Фото агентства городских новостей "Москва"
Приближающийся День знаний – повод поразмышлять об особенностях преподавания истории в нашей стране и на Западе. С 1 сентября Россия начинает переход на единый учебник истории. Тем интереснее посмотреть на разницу между российским и западными подходами к изучению исторического процесса. Речь в данном случае идет не о конкретных учебниках истории, а об общей тенденции подавать исторический материал – о так называемом историческом нарративе.
В таких странах, как Великобритания, США, Австралия, Новая Зеландия, история подается прежде всего как борьба государств, где есть победители и побежденные. Критерием оценки государства выступает его способность одержать победу и удержать ее на длительную временную перспективу. История делится на периоды гегемонии какой-то империи или сохранения баланса сил, который неизбежно завершится новым раундом вооруженной борьбы. Образно говоря, если русскому школьнику важна отмена крепостного права в 1861 году, то британскому или американскому важнее, кто доминировал в мире 1861 года.
Фокус на борьбе государств умножается на религиозные представления обществ о собственной исключительности. В Великобритании король по-прежнему формальный глава Англиканской церкви. Соединенные Штаты изначально строились радикальными протестантами-пуританами как «избранная община», «град на холме». Отсюда следует представление о естественном праве своих государств оценивать остальные страны, включая их внутреннюю политику. Конечно, религиозность британского и американского обществ, характерная для XIX века, во многом (хотя и не совсем) отошла в прошлое. Но либеральный мессианизм становится ее прекрасным заменителем.
Эти две основы порождают интересные черты англосаксонского исторического мировоззрения. Конечно, внутри Великобритании, США, Австралии и Новой Зеландии существуют разные политические и идеологические течения, каждое из которых имеет свою интерпретацию истории. Но в целом можно выделить несколько характерных для течений особенностей при подаче национальной и мировой истории.
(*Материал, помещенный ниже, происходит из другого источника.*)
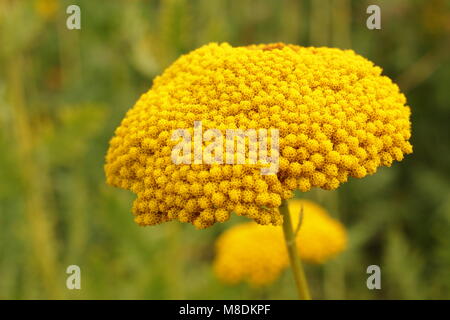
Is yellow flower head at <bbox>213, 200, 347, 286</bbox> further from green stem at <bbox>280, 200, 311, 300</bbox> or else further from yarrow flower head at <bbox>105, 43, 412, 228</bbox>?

Первая черта – конкурентность. Такой взгляд на историю делает бессмысленным бесконечные русские споры о роли своей страны в мире. В борьбе важно победить – стать первым или хотя бы вторым, а конкурентов следует сокрушить или разукрупнить их ресурсы. Англосаксонская традиция (не важно – реалистическая или либеральная) четко выделяет два подхода к ведению международных дел: наращивать собственные ресурсы или подрезать ресурсы конкурентов. «История – борьба, но мы избранные и должны победить» – так примерно звучит традиционная формула их взгляда на историю.
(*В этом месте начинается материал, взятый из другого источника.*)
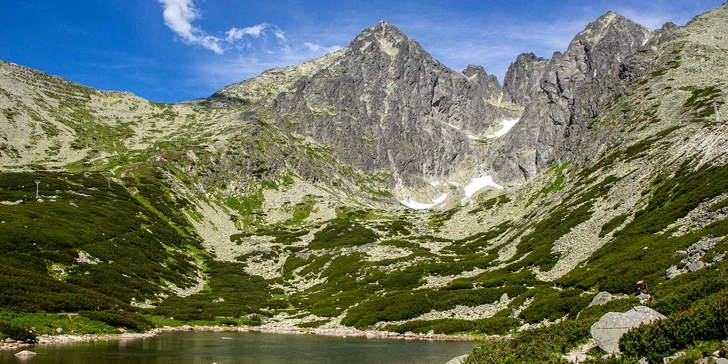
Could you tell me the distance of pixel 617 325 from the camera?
2147cm

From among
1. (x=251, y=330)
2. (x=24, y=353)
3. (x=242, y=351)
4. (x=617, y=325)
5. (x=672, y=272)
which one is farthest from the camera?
(x=251, y=330)

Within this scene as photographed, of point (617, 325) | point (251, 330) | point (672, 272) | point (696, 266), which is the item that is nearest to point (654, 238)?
point (672, 272)

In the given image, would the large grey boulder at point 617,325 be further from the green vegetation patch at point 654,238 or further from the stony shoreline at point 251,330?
the green vegetation patch at point 654,238

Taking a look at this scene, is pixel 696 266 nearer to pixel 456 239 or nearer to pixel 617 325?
pixel 617 325

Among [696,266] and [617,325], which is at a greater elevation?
[696,266]

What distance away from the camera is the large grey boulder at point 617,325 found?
20.9 metres

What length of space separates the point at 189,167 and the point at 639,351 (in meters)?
Answer: 197

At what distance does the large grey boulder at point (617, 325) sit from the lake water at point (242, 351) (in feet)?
57.6

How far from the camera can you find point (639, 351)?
18.2m

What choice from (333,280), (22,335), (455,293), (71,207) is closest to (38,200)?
(71,207)

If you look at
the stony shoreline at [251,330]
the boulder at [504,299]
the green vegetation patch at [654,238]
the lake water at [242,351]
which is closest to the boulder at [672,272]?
the green vegetation patch at [654,238]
Вторая черта – иерархичность. Западный взгляд на историю делит все государства по ранжиру «успешные – полууспешные и неуспешные». В начале XX века английское международное право делило все страны на цивилизованные, полуцивилизованные и нецивилизованные. В отношении первых действуют нормы международного права, в отношении вторых – действуют до тех пор, пока они сами их соблюдают, в отношении третьих – действуют по усмотрению цивилизованных стран. Соответственно нормы международного права должны писать англосаксонские страны или как минимум играть в этом процессе доминирующую роль.
Отсюда следует и пресловутое «бремя белого человека». Это не просто стремление захватить колонии, а убежденность в своем праве менять мир. У цивилизованных народов есть право решать, каким государствам быть, а каким не быть, какие способствуют, а какие мешают прогрессу. Отечественные политологи часто удивляются, как может президент США выступать за мир и одновременно поставлять оружие одной из воюющих сторон. В рамках подобного мировоззрения такой подход вполне объясним.
Третья черта – предельный рационализм. Если история – это вечная борьба государств, то бессмысленно говорить о справедливости вооруженной борьбы: она просто есть, как дождь или снег, восход или закат. Есть рациональное целеполагание, препятствие и его устранение. Задача специалиста – придумать, как убрать препятствие с наименьшими потерями. Это даже не апологетика грубой силы, а холодно-скептический взгляд или пресловутая английская «невозмутимость»: если можно решить проблему с помощью силы, то почему бы ее не решить?
Четвертая черта – неспособность подстраиваться под кого-то. Для российской традиции характерны бесконечные споры о прогрессивности или отсталости своих институтов. Для обоснования обставленной точки зрения русские историки часто приводят оценки иностранцев. Англичане не дают иностранцам права оценивать свои институты, хотя среди них больше, чем где-либо, остатков средневековья. Не считают нужным их обсуждать и американцы, унаследовавшие многие английские институты и практики XVII века.
Школьники, воспитанные в такой парадигме, нацелены видеть свою страну могущественной державой и лишены рефлексии относительно методов достижения этой цели. Им совершенно чуждо скрытое толстовство, присущее многим отечественным учебникам истории: скептицизм к любой государственной власти и мечта о мире без войн. Здесь на первое место выходят рациональный расчет и готовность к борьбе за мировое господство. Противостоять такому противнику будет непросто. Это требует от русского общества выработки своего жесткого нарратива истории.